::: Material for the task

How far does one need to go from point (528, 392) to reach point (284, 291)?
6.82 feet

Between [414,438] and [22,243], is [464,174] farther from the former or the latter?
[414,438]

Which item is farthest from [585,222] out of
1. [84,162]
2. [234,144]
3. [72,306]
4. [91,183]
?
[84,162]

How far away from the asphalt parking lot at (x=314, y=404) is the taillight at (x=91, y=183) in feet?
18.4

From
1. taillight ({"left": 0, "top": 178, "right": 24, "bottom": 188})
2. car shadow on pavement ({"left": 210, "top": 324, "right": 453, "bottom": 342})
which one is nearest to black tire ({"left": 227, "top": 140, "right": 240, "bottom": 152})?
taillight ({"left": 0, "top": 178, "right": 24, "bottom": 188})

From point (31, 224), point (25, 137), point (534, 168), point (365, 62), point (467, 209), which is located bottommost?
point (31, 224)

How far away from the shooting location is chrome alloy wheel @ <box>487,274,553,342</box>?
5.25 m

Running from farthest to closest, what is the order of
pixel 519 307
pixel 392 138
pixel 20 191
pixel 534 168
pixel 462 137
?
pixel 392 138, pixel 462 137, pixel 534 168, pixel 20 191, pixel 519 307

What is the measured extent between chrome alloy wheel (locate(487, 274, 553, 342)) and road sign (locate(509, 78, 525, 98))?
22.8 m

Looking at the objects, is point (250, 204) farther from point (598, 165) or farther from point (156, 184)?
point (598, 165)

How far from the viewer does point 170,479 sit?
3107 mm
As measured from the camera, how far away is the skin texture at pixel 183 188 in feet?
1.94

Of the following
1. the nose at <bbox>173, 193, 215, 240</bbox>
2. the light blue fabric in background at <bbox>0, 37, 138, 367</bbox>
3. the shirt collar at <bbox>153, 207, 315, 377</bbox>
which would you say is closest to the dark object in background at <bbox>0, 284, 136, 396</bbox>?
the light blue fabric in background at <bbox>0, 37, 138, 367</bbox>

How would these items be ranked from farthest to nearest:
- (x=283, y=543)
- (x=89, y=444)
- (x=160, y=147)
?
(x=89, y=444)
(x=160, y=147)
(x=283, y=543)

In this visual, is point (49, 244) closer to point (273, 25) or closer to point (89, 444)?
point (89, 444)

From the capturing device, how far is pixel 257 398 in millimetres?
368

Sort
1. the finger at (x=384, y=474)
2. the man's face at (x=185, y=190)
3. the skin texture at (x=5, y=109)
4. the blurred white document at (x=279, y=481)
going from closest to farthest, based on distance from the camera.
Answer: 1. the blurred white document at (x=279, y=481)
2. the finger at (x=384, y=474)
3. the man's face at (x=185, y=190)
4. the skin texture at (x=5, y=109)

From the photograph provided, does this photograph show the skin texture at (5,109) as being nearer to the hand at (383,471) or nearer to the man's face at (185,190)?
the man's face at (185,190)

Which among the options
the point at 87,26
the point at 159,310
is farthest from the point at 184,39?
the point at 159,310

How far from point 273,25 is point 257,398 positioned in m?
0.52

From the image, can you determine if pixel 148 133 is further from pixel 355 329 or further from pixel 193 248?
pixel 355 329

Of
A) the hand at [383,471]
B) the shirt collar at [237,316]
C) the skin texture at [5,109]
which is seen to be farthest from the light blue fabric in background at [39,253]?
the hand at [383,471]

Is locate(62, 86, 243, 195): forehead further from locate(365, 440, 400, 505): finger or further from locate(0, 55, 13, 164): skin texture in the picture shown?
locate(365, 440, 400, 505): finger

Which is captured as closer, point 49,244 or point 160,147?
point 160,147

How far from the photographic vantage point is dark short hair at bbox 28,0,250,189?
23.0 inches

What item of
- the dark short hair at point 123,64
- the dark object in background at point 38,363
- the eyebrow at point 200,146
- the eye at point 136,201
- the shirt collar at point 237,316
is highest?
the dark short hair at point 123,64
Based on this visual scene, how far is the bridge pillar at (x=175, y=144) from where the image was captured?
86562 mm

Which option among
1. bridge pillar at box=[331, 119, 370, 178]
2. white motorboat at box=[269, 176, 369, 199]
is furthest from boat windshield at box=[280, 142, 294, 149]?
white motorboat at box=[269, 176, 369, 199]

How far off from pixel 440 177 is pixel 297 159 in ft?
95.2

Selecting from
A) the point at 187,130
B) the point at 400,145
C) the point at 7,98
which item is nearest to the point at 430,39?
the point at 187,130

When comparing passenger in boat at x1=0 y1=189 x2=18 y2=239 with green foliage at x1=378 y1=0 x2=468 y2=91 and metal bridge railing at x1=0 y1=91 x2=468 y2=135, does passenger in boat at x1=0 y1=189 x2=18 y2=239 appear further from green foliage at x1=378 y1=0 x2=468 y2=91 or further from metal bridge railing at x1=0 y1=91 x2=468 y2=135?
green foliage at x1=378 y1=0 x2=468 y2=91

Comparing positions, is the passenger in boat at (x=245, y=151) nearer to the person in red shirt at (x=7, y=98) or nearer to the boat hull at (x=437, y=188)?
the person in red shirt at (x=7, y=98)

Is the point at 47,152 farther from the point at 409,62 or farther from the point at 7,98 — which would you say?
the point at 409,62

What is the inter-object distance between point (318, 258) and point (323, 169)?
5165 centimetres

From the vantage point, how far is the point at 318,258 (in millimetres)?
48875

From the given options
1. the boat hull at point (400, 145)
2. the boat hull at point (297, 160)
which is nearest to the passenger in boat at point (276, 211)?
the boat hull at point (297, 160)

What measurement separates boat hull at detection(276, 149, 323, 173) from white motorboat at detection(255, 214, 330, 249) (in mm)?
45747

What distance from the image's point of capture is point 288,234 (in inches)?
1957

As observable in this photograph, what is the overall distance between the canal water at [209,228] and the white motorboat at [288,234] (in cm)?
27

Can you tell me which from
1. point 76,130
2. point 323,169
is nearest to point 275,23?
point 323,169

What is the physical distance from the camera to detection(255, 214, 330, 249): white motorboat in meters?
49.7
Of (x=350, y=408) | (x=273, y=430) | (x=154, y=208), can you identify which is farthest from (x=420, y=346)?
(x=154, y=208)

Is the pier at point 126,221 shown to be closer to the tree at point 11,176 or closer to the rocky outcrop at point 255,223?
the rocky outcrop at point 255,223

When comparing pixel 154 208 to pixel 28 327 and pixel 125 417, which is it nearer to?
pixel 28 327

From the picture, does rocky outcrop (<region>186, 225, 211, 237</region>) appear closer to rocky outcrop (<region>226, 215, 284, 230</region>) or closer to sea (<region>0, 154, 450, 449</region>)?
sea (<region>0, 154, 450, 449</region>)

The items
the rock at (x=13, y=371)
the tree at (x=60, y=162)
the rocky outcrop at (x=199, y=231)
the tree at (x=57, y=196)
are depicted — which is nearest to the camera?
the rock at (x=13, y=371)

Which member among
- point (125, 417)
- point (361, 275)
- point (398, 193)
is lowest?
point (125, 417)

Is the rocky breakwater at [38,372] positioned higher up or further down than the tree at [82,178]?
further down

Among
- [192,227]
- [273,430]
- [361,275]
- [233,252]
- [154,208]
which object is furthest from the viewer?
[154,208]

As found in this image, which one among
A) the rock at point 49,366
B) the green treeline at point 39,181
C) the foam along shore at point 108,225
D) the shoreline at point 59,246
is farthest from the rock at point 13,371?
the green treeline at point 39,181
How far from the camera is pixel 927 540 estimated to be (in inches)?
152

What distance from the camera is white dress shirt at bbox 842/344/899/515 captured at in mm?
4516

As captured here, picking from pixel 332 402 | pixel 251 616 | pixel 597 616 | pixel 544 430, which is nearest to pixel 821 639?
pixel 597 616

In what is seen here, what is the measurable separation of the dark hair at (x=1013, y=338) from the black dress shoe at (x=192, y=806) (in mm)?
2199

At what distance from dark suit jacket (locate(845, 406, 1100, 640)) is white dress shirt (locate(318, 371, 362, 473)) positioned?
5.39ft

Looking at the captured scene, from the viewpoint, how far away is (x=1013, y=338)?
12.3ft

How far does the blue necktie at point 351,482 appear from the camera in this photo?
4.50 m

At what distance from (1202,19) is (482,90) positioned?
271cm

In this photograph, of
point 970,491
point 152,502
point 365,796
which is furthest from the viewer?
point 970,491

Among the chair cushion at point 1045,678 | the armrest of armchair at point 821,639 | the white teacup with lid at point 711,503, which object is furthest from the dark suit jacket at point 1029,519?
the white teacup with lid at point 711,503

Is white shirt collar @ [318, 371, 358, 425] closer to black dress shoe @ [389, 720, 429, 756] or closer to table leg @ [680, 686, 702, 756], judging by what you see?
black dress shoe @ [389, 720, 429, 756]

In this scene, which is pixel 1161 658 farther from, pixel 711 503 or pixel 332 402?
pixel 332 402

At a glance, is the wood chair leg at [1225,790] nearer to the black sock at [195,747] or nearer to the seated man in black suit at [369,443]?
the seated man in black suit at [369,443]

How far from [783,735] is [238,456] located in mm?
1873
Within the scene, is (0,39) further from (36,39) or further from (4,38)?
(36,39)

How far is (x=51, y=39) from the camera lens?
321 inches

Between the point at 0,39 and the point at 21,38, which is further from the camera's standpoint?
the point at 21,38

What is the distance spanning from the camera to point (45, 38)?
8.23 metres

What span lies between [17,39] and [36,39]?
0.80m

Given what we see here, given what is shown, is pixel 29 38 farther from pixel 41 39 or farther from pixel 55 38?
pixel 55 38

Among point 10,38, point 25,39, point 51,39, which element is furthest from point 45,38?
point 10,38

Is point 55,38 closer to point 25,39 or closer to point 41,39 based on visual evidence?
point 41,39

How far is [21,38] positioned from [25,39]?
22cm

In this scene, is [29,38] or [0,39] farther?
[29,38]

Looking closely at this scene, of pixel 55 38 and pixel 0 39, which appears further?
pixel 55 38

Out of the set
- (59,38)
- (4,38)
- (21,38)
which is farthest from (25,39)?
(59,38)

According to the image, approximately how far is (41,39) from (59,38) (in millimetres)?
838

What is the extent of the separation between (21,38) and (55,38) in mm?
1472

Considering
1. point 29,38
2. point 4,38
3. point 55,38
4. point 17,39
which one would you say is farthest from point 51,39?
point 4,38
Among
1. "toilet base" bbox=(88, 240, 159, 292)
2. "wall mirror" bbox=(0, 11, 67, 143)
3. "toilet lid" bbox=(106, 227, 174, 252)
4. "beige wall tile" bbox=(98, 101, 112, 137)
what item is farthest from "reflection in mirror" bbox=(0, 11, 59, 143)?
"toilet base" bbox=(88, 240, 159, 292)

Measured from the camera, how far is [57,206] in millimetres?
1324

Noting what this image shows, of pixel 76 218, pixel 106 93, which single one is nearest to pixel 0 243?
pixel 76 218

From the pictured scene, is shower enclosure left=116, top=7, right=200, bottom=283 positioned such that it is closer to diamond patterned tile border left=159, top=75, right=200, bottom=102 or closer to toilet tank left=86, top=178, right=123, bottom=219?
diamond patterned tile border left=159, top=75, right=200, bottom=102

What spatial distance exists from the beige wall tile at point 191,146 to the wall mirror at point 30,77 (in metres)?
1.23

::::::

- **Direction**: Starting from the line containing "Measured from the camera, how far is", repeat each line through the end of the entries, exactly.

- **Output below**:
Measured from the camera, how far is [57,206] in millimetres?
1324

Noting what this image shows, of pixel 76 218, pixel 106 93, which single one is nearest to pixel 0 243?
pixel 76 218

From the pictured scene, is shower enclosure left=116, top=7, right=200, bottom=283 positioned such that it is closer to diamond patterned tile border left=159, top=75, right=200, bottom=102 or closer to toilet tank left=86, top=178, right=123, bottom=219?
diamond patterned tile border left=159, top=75, right=200, bottom=102

What spatial distance exists from the beige wall tile at point 191,146 to the wall mirror at point 30,77 (in metres)?
1.23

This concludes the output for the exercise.